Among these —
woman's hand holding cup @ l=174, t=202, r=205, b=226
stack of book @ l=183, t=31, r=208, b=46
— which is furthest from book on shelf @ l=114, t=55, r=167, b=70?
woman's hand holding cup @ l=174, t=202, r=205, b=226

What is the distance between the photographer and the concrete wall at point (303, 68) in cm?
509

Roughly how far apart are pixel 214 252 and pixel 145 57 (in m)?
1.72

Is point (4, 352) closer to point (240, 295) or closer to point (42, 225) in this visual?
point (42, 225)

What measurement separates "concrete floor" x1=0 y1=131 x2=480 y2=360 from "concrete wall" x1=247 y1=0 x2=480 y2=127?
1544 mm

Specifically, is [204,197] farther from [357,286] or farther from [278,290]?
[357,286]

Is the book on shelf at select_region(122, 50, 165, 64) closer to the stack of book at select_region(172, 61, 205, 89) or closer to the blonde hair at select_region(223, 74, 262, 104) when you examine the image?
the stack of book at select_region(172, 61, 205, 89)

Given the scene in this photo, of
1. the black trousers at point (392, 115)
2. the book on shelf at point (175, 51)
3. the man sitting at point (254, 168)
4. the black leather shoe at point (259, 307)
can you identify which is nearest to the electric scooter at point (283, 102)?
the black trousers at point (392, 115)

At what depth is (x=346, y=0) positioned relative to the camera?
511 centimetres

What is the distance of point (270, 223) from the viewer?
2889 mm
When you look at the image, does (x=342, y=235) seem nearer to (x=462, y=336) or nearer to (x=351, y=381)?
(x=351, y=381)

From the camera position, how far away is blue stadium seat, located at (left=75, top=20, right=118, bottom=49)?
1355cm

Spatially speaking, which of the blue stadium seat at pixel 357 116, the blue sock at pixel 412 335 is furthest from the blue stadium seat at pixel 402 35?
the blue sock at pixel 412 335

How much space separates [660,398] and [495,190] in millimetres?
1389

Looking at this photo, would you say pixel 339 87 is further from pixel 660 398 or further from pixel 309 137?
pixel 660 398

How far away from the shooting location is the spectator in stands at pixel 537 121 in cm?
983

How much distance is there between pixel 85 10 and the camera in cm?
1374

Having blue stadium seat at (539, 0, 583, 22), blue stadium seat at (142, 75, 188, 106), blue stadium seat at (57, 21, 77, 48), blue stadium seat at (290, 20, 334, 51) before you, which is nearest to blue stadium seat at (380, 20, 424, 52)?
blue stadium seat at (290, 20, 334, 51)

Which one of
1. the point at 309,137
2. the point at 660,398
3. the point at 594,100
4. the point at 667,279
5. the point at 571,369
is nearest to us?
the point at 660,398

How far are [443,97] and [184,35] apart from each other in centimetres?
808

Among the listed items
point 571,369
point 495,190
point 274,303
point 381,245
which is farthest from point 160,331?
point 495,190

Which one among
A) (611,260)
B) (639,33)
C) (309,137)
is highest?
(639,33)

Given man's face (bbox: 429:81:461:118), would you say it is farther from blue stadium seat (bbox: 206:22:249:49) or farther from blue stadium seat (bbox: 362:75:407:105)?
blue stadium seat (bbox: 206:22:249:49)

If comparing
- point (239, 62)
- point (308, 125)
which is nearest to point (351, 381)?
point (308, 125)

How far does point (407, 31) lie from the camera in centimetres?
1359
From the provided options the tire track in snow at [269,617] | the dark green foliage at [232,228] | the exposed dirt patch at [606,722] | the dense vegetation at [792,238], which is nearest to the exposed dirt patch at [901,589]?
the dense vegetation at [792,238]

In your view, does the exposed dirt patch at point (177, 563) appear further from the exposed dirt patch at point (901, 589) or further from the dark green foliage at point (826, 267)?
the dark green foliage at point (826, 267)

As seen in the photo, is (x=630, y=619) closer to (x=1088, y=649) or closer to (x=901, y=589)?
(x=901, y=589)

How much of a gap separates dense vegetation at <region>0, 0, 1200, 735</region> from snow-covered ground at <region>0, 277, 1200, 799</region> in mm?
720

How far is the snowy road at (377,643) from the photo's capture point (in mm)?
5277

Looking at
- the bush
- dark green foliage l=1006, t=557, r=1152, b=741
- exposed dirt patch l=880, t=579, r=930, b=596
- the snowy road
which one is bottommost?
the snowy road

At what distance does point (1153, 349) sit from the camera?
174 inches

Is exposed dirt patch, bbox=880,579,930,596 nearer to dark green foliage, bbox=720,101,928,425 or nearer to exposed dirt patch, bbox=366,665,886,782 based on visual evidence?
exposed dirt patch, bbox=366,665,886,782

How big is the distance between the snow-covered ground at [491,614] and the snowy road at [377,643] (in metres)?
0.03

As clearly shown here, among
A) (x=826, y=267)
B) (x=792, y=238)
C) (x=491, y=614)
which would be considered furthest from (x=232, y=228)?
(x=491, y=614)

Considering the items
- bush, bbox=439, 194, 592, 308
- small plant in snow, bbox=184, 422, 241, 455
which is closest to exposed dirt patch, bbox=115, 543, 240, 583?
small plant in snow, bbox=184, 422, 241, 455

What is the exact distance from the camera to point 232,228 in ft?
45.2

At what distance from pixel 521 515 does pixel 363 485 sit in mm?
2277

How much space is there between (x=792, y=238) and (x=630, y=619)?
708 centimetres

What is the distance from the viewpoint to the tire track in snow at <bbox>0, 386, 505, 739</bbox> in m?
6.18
-*-
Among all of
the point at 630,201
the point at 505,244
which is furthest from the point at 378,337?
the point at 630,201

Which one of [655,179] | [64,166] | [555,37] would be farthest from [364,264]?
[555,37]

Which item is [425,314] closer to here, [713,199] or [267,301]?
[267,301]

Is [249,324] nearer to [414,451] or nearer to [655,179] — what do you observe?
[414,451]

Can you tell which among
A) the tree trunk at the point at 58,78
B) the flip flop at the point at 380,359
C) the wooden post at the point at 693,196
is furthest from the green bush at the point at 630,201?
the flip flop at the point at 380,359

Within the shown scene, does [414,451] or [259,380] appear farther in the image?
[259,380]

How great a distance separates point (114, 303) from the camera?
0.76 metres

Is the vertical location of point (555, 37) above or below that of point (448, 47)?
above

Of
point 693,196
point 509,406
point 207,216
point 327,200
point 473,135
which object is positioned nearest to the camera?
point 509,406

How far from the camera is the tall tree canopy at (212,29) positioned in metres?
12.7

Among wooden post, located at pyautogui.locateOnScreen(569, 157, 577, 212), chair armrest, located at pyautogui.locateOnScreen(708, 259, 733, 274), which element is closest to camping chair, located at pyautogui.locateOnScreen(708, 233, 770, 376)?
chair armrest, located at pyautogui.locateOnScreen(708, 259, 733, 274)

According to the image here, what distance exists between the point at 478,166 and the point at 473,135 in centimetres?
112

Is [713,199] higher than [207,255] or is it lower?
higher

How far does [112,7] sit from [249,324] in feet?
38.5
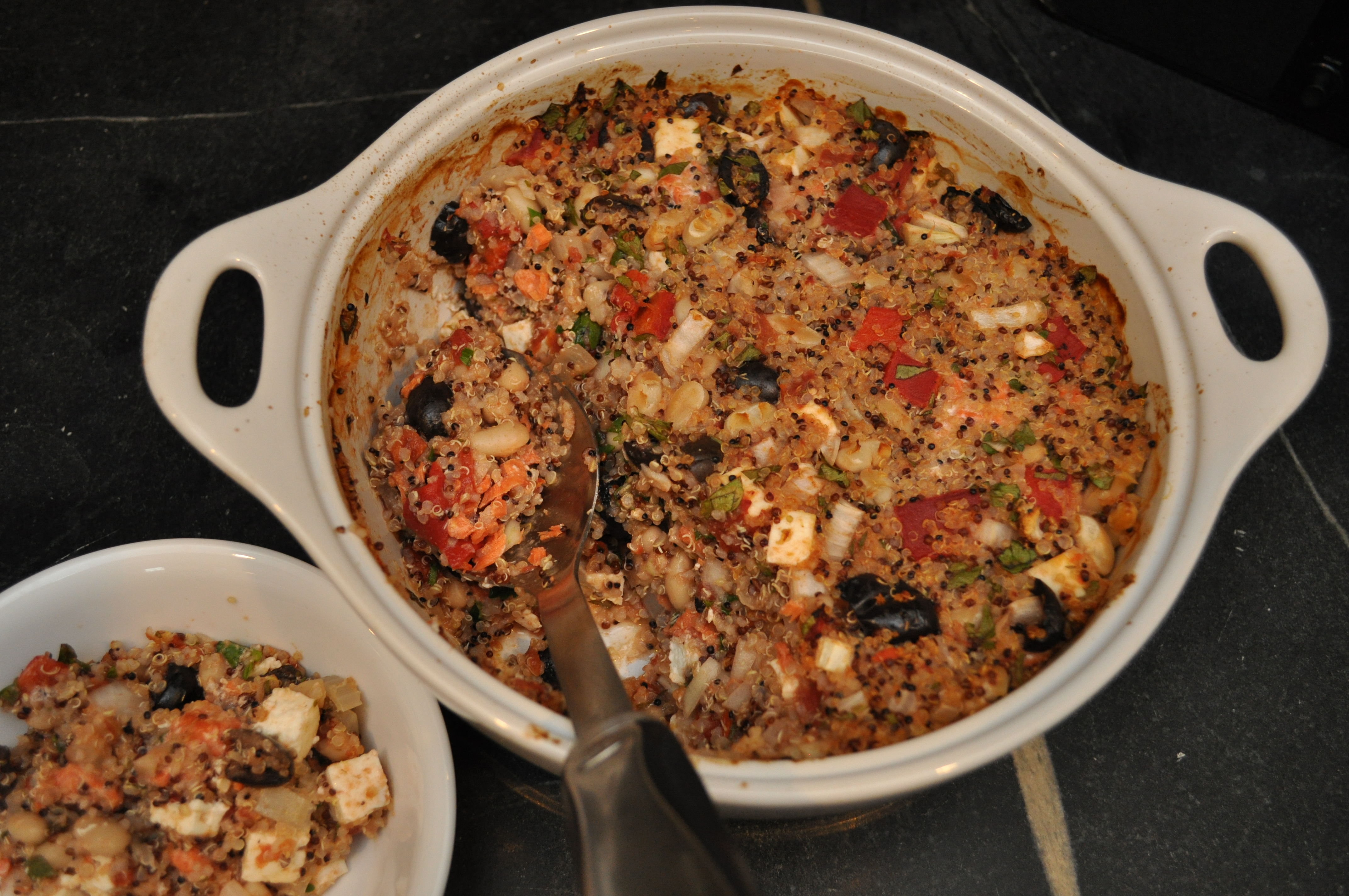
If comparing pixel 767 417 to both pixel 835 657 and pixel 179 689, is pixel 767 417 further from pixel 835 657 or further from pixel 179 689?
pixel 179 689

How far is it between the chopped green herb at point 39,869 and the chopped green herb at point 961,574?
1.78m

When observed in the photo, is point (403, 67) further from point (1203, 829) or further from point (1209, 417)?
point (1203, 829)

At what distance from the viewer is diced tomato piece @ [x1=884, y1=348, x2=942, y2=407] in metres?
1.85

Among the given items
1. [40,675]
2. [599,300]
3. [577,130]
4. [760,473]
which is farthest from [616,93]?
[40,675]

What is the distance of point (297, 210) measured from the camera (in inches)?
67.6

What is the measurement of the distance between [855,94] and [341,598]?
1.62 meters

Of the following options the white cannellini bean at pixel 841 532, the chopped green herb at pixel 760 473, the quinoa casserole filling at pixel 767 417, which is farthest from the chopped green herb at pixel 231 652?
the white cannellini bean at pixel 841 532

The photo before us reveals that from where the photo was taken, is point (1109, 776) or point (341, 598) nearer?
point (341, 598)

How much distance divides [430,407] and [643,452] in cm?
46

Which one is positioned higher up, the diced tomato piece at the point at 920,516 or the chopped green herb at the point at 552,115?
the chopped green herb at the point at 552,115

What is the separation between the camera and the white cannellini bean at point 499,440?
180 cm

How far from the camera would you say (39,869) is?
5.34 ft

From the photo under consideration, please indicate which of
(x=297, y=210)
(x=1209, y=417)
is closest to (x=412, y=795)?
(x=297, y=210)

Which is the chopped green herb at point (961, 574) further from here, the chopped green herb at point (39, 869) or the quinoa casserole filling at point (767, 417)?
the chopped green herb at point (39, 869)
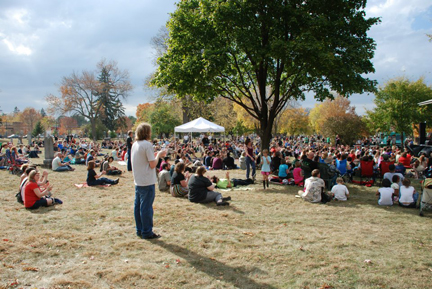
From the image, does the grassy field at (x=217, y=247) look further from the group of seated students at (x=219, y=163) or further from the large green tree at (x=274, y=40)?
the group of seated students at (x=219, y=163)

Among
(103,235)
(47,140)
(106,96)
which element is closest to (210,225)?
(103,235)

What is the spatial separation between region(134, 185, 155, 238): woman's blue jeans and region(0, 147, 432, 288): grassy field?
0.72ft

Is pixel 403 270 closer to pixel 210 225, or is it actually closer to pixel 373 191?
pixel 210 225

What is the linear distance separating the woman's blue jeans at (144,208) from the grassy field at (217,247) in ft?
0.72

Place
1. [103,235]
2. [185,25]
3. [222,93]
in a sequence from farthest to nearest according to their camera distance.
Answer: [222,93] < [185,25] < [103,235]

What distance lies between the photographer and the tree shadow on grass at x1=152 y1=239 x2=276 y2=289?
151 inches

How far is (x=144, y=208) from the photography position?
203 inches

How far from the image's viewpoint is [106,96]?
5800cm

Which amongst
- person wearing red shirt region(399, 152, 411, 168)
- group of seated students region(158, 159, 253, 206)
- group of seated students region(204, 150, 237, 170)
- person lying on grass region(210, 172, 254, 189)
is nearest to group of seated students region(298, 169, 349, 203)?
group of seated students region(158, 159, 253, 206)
-*-
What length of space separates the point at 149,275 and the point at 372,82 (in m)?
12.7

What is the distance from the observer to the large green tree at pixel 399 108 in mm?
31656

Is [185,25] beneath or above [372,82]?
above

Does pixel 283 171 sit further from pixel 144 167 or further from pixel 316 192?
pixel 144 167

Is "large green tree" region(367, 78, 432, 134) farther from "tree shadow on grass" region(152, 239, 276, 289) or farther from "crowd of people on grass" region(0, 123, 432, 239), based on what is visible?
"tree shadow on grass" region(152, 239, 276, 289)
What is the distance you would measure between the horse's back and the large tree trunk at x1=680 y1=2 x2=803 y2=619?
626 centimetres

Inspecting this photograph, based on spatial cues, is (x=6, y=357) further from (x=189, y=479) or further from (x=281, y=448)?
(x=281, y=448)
-*-
## [What you need to do]
Report every line of the data above that contains the string "tire", and treat case as significant when matching.

## [Task result]
From the provided options the tire track in snow at [269,617] | the dark green foliage at [232,228] | the exposed dirt patch at [606,722] | the dense vegetation at [792,238], which is nearest to the exposed dirt patch at [901,589]?
What is the distance from the viewpoint to the tire track in snow at <bbox>0, 386, 505, 739</bbox> in m?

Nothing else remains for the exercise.